In classic German premium-brand style, Audi has aimed the new Q5 SUV directly at its nearest Teutonic rivals with absolute precision.

The new car is within an inch of being a perfect match for a BMW X3 or a Mercedes-Benz GLC on overall length, while a Land Rover Discovery Sport is a touch shorter at the kerb and a Jaguar F-Pace a gnat’s whisker longer.

Matt Prior

Matt Prior

Road test editor
Sometimes you’d like Audi to inject a bit more sparkle into the Q5 but, when it sells like it has been, it’s hard to argue with the approach

That would suggest, quite rightly, that Audi is targeting the centre of the premium-brand mid-sized SUV market here. The car is growing with the class, not within it.

The new Q5’s styling is a touch more masculine and assertive than that of the old model.

The firm’s new dominant single-frame grille is the crowning glory of a design language intended as the outward expression of the kind of obsession with technical precision that gives you body panels pressed with remarkable surface complexity and fitted with perfectly aligned creases while overlapping their neighbours in unconventional ways.

The car’s outline is one with raked pillars and a less boxy profile than those of most of its rivals, which is partly why so many will perceive the car as more stylish than its peers.

Overall, it’s not difficult to see why customers may like the way this car looks – but it’s hard to imagine being excited by it.

Under the skin, the Q5’s body-in-white is a match for that of the latest A4 and A5, being a mix of aluminium and steel.

Suspension is all-independent, with a new five-link chassis having been developed in order for the car to work across a broad choice of suspension options.

Entry-level Q5s come with steel coil springs, while our S line-specification test car sits on passively damped and lowered sport suspension, which is a no-cost option.

The as-standard suspension is ‘dynamic comfort’. Adaptively damped comfort suspension or a variable-height air system are available at extra cost.
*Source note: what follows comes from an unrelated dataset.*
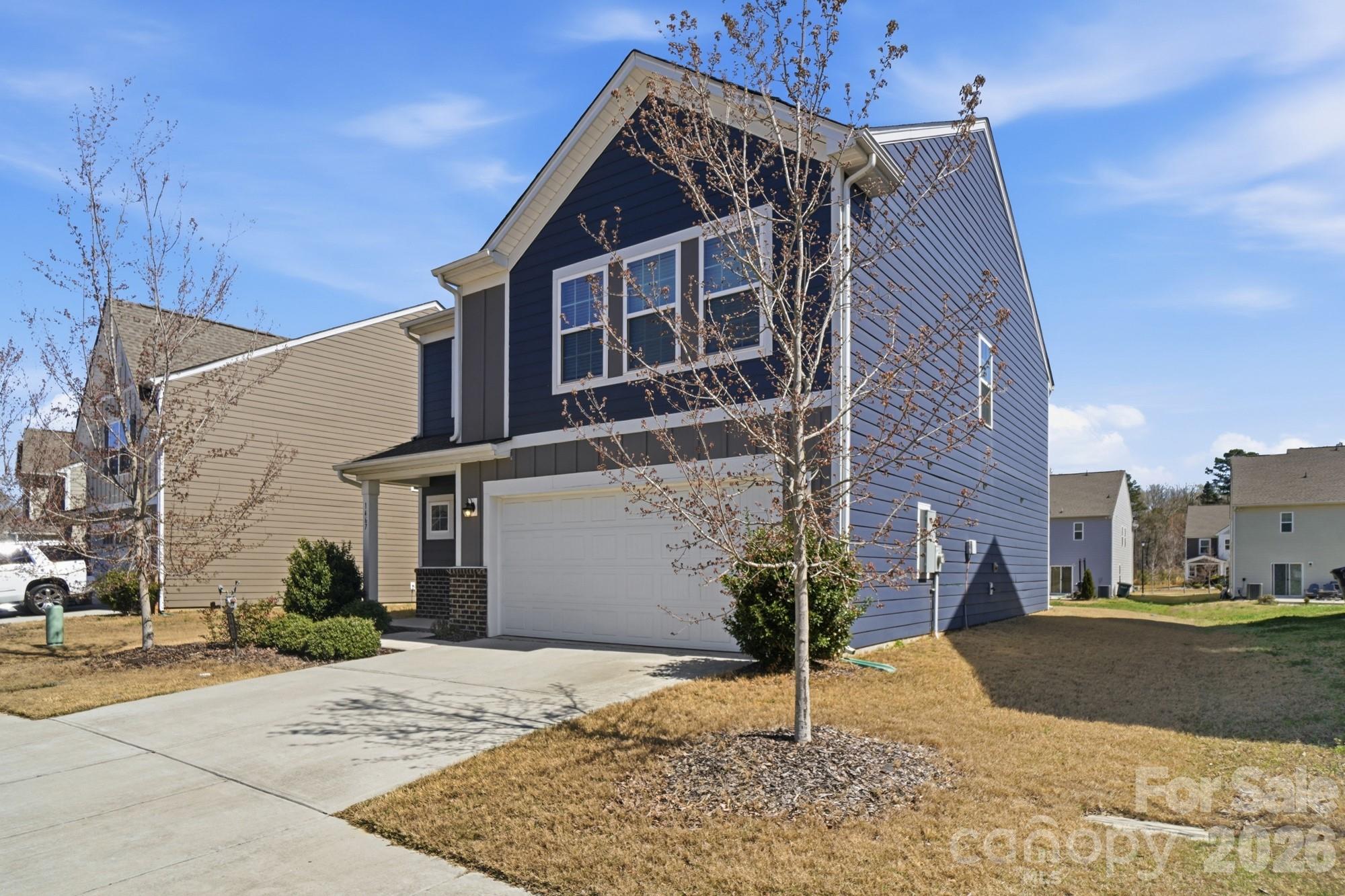 1467 Forkhorn Drive Monroe NC 28110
Audi’s variable-ratio dynamic steering is another option not fitted to our car.

For now, all versions of the Q5 come with a seven-speed dual-clutch automatic gearbox and also with Audi’s new clutch-based ‘quattro ultra’ four-wheel drive system, which brings the rear part of the transmission into play only when the car’s electronic brain decides it’s needed.

Only the top-level 3.0 TDI and SQ5 models will get the centre differential-based permanent four-wheel drive systems we’ve associated with Audi for so long – and only those versions can be equipped with a locking ‘sport’ rear differential.

Beneath the bonnet buyers will find a range of familiar units from the Volkswagen Group. The 2.0 TDI unit is likely to make up the bulk of the range providing the Q5 a heady mix of good fuel economy and turn of pace, while the 3.0 TDI provides greater flexibility, refinement and outright performance. The 2.0 TFSI provides punchy performance but without any aural drama some may be hoping for, while the SQ5 can propel the 1700kg plus SUV past 62mph in 5.4 seconds and onto 155mph but lacks the sporty edge its closest rivals - Porsche Macan Turbo and Mercedes-AMG GLC43 - offer.